Mais quoi qu’il en soit, cette observation de la défense, par ailleurs récusée par le procureur, n’a pas empêché la constitution du tribunal militaire. Les trois juges accesseurs suppléants sont : le médecin colonel major Koudougou KOLOGHO, le lieutenant colonel Vincent de Paul OUEDRAOGO, et le lieutenant colonel Adam NERE.

Après cette constitution du tribunal et quelques minutes de suspension, le procès a repris son cours à 11h18mn. L’occasion a été ainsi donnée aux avocats de la défense de soulever les exceptions évoquées lors de l’audience du 27 février. Et là, la défense est restée campée sur sa position : « La composition du tribunal est irrégulière, car aucun décret n’a nommé aucun juge comme président de la chambre de première instance ». Pour elle, le magistrat Seydou OUEDRAOGO, par décret, a été nommé président de la chambre de jugement et non président de la chambre de première instance, juridiction devant laquelle les accusés doivent comparaître.

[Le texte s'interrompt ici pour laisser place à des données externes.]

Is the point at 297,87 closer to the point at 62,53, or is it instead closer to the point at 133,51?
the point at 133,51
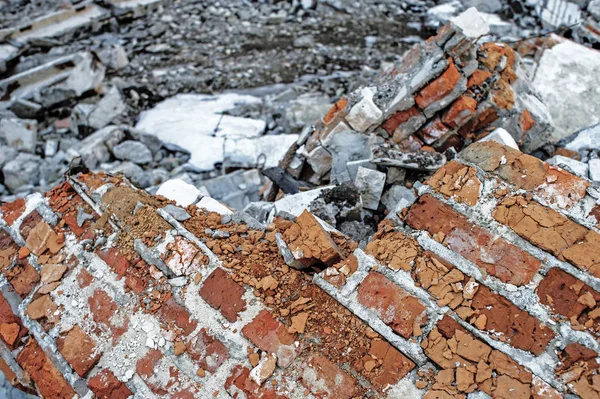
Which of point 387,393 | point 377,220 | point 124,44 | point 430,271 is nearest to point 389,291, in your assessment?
point 430,271

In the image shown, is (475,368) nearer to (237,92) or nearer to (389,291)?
(389,291)

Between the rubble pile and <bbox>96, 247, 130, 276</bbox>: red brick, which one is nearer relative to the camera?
the rubble pile

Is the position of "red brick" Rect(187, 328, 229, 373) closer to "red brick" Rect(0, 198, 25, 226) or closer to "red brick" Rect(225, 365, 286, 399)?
"red brick" Rect(225, 365, 286, 399)

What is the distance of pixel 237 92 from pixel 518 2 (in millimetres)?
4879

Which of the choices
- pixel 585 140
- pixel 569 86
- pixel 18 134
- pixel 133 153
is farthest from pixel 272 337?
pixel 18 134

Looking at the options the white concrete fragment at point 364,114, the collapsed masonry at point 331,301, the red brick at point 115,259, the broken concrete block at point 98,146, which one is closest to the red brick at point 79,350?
the collapsed masonry at point 331,301

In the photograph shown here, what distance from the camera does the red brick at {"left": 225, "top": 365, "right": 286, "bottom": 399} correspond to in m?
1.98

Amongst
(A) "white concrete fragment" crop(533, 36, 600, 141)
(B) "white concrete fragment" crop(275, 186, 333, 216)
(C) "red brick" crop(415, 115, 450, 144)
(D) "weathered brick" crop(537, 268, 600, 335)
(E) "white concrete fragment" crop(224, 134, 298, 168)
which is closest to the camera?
(D) "weathered brick" crop(537, 268, 600, 335)

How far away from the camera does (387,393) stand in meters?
1.92

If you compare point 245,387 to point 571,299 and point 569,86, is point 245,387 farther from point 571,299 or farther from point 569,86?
point 569,86

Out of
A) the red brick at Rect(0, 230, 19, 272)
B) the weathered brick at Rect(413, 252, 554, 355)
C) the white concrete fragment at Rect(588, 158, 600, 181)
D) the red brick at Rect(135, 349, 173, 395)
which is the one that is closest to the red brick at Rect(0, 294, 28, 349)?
the red brick at Rect(0, 230, 19, 272)

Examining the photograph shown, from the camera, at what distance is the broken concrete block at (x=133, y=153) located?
5.41 meters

diendereLa deuxième irrégularité évoquée par la défense est la nullité du tirage au sort du juge accesseur, le général Tenga Robert GUIGUEMDE. En effet, pour la défense, le général a été tiré au sort par un président qui n’était pas pleinement vêtu de ses pouvoirs et aussi par une chambre qui n’existe pas, c’est-à-dire la chambre de jugement supprimée par la loi modificative de juillet 2017. Ce qui, pour les avocats des prévenus, est en porte-à-faux avec l’article 11 et suivants.

Autre grief dénoncé par la défense, c’est la violation des articles 16 et 17 du code de justice militaire. En effet, pour Me Mathieu SOME et ses camarades, le tirage au sort des juges accesseurs n’a pas pleinement respecté la hiérarchie militaire. Aussi, pour eux, les décrets qui désignent les magistrats civils à cette audience sont caducs. « Nous sommes là pour rendre justice et on ne peut pas rendre justice en violant la loi », a martelé Me BONKOUNGOU. C’est pourquoi la défense a voulu la reprise du tirage au sort et, de facto, a demandé au tribunal de constater son irrégularité.

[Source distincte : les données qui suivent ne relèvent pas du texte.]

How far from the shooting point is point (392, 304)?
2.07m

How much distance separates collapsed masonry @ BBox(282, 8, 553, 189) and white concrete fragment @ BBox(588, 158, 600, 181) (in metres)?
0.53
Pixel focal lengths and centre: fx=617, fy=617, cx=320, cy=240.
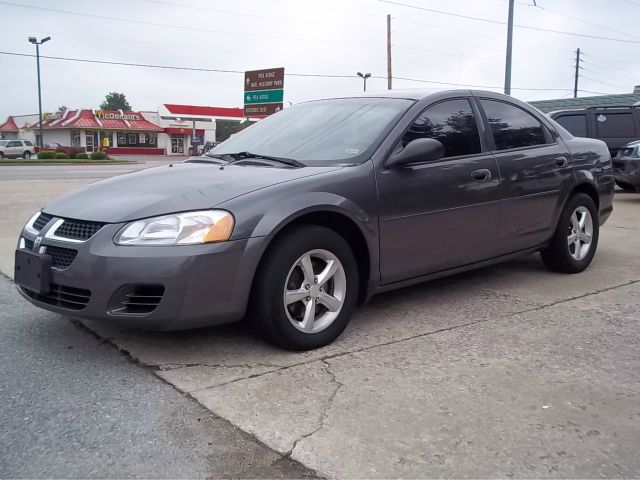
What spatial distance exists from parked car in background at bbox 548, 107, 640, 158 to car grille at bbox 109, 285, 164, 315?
36.9 feet

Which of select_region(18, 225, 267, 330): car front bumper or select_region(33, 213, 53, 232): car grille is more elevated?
select_region(33, 213, 53, 232): car grille

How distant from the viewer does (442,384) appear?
3109mm

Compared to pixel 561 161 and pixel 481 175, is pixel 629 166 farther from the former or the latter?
pixel 481 175

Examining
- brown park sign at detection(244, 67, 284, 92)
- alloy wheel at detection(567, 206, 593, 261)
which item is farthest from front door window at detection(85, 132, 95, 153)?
alloy wheel at detection(567, 206, 593, 261)

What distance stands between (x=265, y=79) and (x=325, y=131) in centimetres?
1711

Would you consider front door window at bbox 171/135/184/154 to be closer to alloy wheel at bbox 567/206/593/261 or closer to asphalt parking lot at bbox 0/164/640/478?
alloy wheel at bbox 567/206/593/261

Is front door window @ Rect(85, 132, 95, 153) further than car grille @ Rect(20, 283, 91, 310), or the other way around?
front door window @ Rect(85, 132, 95, 153)

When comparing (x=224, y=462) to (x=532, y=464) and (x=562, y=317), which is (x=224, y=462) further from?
(x=562, y=317)

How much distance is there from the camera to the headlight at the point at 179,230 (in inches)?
124

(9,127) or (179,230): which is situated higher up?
(9,127)

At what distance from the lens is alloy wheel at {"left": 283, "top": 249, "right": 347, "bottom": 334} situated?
3475 mm

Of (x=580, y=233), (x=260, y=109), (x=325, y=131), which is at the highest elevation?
(x=260, y=109)

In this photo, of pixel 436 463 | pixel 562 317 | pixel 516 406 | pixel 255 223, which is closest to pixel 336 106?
pixel 255 223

En plus de décrier la légitimité du président et de son conseiller,  la défense a dénoncé l’irrégularité des juges substituts. Pour elle, ces juges dont le renouvellement est annuel, ont été désignés en 2016 comme substituts du commissaire du gouvernement. Pourtant, la nouvelle loi qui porte code de justice militaire a été votée en 2017 et a transformé le commissaire du gouvernement en procureur miliaire. Ce qui fait que pour les conseils des accusés, ces juges ne sont pas à leur place.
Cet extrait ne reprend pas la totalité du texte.